*Check your understanding:*
a - According to the film reviews, who served as cinematographer on Monstrum?
b - Please continue the film reviews, picking up right after the final sentence shown.

Segment Start: Extract to read

Tag Archives: Woo-sik Choi

Monster Mash

Monstrum

by Hope Madden

Very little in life brings me joy quite like a decent creature feature. Even the silly ones where a big, boil-riddled muppet winds up slathering pus leakage all over Korean mountain people in the 1500s.

Especially those.

Hun Jong-ho’s new import takes us back to 1506, a time when the king is beset by troubles: his disloyal prime minister, a plague across the land. That is a lot for one man to handle, and an even larger load once his most loyal guard, Yoon Gyeom (Kim Myong-min), abandons him to save a little girl’s life.

Fast forward a decade or so and strife still divides the nation, but that strife has a new name: Monstrum.

But is that monster really there? Or is it all just a figment of mass hysteria planted by a conniving prime minister? The sleuthing sets up a clever-enough through line and the deception creates space for plenty of gory action sequences.

Jong-ho’s story, which he penned along with Byeon Jeong-uk and Heo-dam, offers a relatively simple “the people have the power” narrative elevated by some nice set pieces and a handful of choice performances.

Myong-min cuts a properly heroic figure: quiet, savvy, handy in a fight. Kim In-kwan makes the perfect sidekick, his comedic moments (though often anachronistic) offer welcome moments of levity.

With K-pop’s Lee Hye-ri (of the band Girl Day), Jong-ho delivers a little 16th century girl power via one spunky adolescent who’s smart, capable, irreverent and fearless. (Another anachronism? Probably, but again, it’s a movie with a giant, pus-dripping puppet. You came looking for realism?)

And hey, who’s that handsome young man beguiled by Hye-ri’s badassedness? It’s Parasite’s Choi Woo-sik, charming as ever.

The film looks great, thanks in part to some exceptional costuming but mainly to cinematographer Kim Dong-Yeon’s capable maneuvering through interiors and exteriors, false backdrops and lushly wooded hills.

Monstrum is no masterpiece—go in expecting The Host and come out disappointed. But for creature feature fun and just a touch of flatulence humor, Monstrum delivers.

Many Mansions

Parasite

by Hope Madden and George Wolf

We’ve said it many times, but since there may still be people who haven’t heard, we’ll say it again. If Joon-ho Bong makes a film, you should see it.

Today, make it Parasite.

The film’s opening act introduces the Kim family, folding pizza boxes in a squalid basement apartment in Seoul and scrambling from room to room in search of free WiFi after the neighboring business locked theirs down with a password.

In a single scene the film appears to articulate its title and define its central characters, but the Kims are not who you think they are. In fact, every time you think you’ve pinned this film down—who’s doing what to whom, who is or is not a parasite—you learn it was an impeccably executed sleight of hand.

Segment End: Extract to read
Segment Start: Given data

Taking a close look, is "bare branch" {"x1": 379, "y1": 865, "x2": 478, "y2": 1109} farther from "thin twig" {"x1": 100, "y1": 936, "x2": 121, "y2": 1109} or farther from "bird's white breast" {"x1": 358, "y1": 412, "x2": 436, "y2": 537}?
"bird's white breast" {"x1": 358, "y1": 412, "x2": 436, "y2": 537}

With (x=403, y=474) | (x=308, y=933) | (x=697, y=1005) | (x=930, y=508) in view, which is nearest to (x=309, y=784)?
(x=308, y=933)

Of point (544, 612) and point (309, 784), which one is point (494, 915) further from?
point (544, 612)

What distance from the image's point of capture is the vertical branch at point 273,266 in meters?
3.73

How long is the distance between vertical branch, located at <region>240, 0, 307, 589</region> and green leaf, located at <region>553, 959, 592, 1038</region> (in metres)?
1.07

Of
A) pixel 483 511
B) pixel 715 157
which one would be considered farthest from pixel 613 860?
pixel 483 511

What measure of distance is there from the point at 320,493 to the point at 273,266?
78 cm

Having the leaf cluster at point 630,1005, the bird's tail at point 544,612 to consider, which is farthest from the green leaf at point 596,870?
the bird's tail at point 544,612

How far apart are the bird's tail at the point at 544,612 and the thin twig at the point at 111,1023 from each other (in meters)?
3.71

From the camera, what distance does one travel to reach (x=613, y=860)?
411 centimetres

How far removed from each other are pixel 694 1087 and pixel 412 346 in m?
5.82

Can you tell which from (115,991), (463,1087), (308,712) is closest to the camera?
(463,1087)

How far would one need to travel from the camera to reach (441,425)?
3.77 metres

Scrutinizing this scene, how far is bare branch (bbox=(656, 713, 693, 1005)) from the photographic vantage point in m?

Segment End: Given data

*Written answers:*
a - Kim Dong-Yeon

b -
Longtime Bong collaborator Kang-ho Song (Memory of a Murder, The Host, Snowpiercer) anchors the film with an endearing and slippery performance. Kim patriarch, he is simultaneously beloved head of the household and family stooge. Watching Song manipulate his character’s slide from bottom to top to bottom again without ever losing his humanity—or the flaws that go along with humanity—is amazing. It’s a stunningly subtle and powerful performance.

He’s nearly matched by Yeo-jeong Jo as the righteously oblivious Mrs. Park, who spends her days in constant search for an empty validation that comes from every new indulgence for her children.

When young Kim Ki-woo ( Woo-sik Choi from Train to Busan and Bong’s last film, Okja) is able to convince Mrs. Park he’s a suitable English tutor for her daughter Da-hye (Ji-so Jung), the Kim and Park families become connected in one of the few ways afforded by the social order: master and servant.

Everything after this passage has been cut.